A outra situação é o extremo oposto desta, e é ainda mais perigosa. Com medo de não cair na primeira armadilha, os corredores se tornam os próprios carrascos, não permitindo quaisquer alterações num plano que foi traçado há meses ou semanas atrás, e que talvez não seja mais condizente com a realidade, tudo para não pegar muito leve consigo mesmo. Claro, é possível que um treinador contratado cometa estes mesmos erros, mas é muito mais fácil percebê-los quando eles são feitos por outras pessoas, e é ainda mais fácil ir em busca de outro treinador.

Planilhas prontas.  Uma grande vantagem das planilhas prontas (internet, revistas), fora o fato e que geralmente são gratuitas, é que a pessoa que as montou possui um maior entendimento de treinamento, e a planilha normalmente é adequada para diversas pessoas. Mas é aqui que reside o perigo: se ficou resolvido que criar o próprio treino pode ser uma armadilha, uma planilha pronta pode acabar tendo exatamente o mesmo resultado, mas não pelo excesso de comunicação com o “treinador”, e sim pela completa ausência dela. Já ouvi uma vez a frase “não existe treino errado, mas sim a pessoa errada para o treino”. Isso é um exagero, existem milhares de treinos ruins e errados, mas no caso das planilhas prontas a situação pode ser aplicada.

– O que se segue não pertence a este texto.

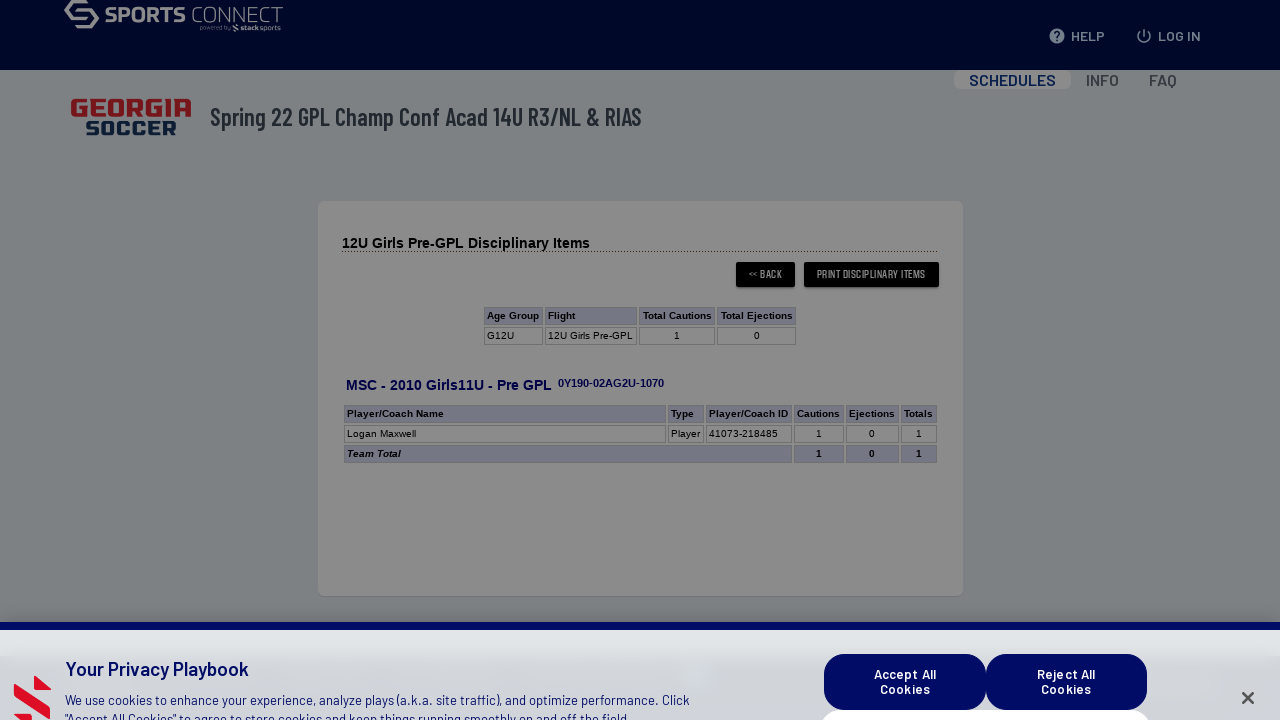

--- FILE ---
content_type: application/javascript
request_url: https://gs-spr22acadathclriasr3nl.sportsaffinity.com/Foundation/js/ui-team-roster.js
body_size: 341
content:
jQuery(document).ready(function(){jQuery('.ellipsis-btn').each(function(){var $ellipsisBtn=jQuery(this);var $dropdown=$ellipsisBtn.next('.dropdown-content-first');var $ellipsisIcon=$ellipsisBtn.find('.ellipsis-icon');var $crossIcon=$ellipsisBtn.find('.cross-icon');if($dropdown.length){$ellipsisBtn.on('click',function(event){event.preventDefault();if($dropdown.is(':visible')){$dropdown.hide();$ellipsisIcon.show();$crossIcon.hide();}else{$dropdown.show();$ellipsisIcon.hide();$crossIcon.show();}});$dropdown.on('click',function(event){event.stopPropagation();});}});var $filterBtn=jQuery('#filter-btn');var $filterText=jQuery('#filter-text');var $filterOptions=jQuery('.hide-in-mobile');var $arrowImage=$filterBtn.find('.filter-arrow');$filterBtn.on('click',function(event){var isAnyOptionVisible=$filterOptions.is(':visible');$filterOptions.each(function(){var $option=jQuery(this);if(isAnyOptionVisible){$option.hide();$filterText.text('More Filter');$arrowImage.removeClass('rotate');}else{$option.show();$filterText.text('Hide Filter');$arrowImage.addClass('rotate');}});});var $accordionBtn=jQuery('.accordion-header');$accordionBtn.on('click',function(){jQuery(this).toggleClass('active');jQuery(this).next('.accordion-content').slideToggle();});});jQuery(document).ready(function($){$(".expand-wrapper .brandeis-blue").click(function(){$(".expand-wrapper").toggleClass('shadow');$(".toggle-content").toggleClass("content-show");$(this).toggleClass("flip");$(".brandeis-blue span").text(($(".brandeis-blue span").text()=='Read More')?'Read Less':'Read More');});});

A planilha pode ter sido criada por alguém com plenas condições, e pode funcionar muito bem para muitas pessoas, mas e se você não for uma delas? E se na oitava semana de um treino de dezesseis delas para uma maratona você se dá conta que ela é muito fácil pra você; ou então surge um problema e lá se vão dez dias sem treino, como saber qual é a melhor saída? Este tipo de planilha nada mais é do que fazer o seu próprio treino sobre um plano inicial montado por outra pessoa. Todas as adaptações, e elas sempre existem, terão quer ser feitas pelo corredor, e voltamos ao mesmo problema da questão anterior. O planejamento inicial pode até ser melhor e mais coerente que aquele que você seria capaz de criar sem auxílio, porém tudo o que acontecer após o primeiro dia será de sua autoria, e resta saber se você ainda acha que montar o próprio treino é a melhor opção.

Treinadores. Buscar ajuda profissional para a sua prática teoricamente resolve os problemas acima, desde que o corredor escolha um treinador sem pensar somente no preço, na cor da camiseta ou se ele oferece um massagista no final da prova. Em primeiro lugar, o seu treino deve ser o seu treino, e de mais ninguém. Obviamente que a planilha será similar a de seus colegas, se eles tiveram objetivos e graus de condicionamento físico similares, até para que se criem grupos de treino. Mas a sua planilha deve prever os acontecimentos que só acontecem na sua vida (viagens, por exemplo).

Não faz sentido pagar alguém para montar um treino se esta pessoa irá simplesmente imprimir mais uma cópia de uma planilha genérica, a menos que se pague o preço de uma fotocópia. Uma planilha tem que fazer parte de um planejamento maior, e uma dica é pedir para seu treinador para ver este planejamento. Se ele não existir, é um primeiro sinal de alerta.

Considerando que educadores físicos são habilitados a trabalhar em todas as áreas de atuação da profissão ao mesmo tempo, é necessário saber se o dito treinador tem formação focada para a corrida, ou se simplesmente deixou sua área e está tentando pegar para si uma fatia deste crescente mercado.

O corredor não deve e não pode se iludir também pelo passado atlético de um treinador. Apesar de pessoalmente considerar saudável que um treinador tenha tido uma vivência do esporte, ter sido (ou ser) um bom atleta simplesmente quer dizer que uma pessoa é um bom atleta, que têm uma capacidade física além do comum, que é capaz de seguir ordens de seu treinador e que possivelmente terá diversas histórias para contar.

Outra opção, por esse mesmo “critério” de seleção de treinador, é contratar uma assessoria cuja cor combine com os seus olhos.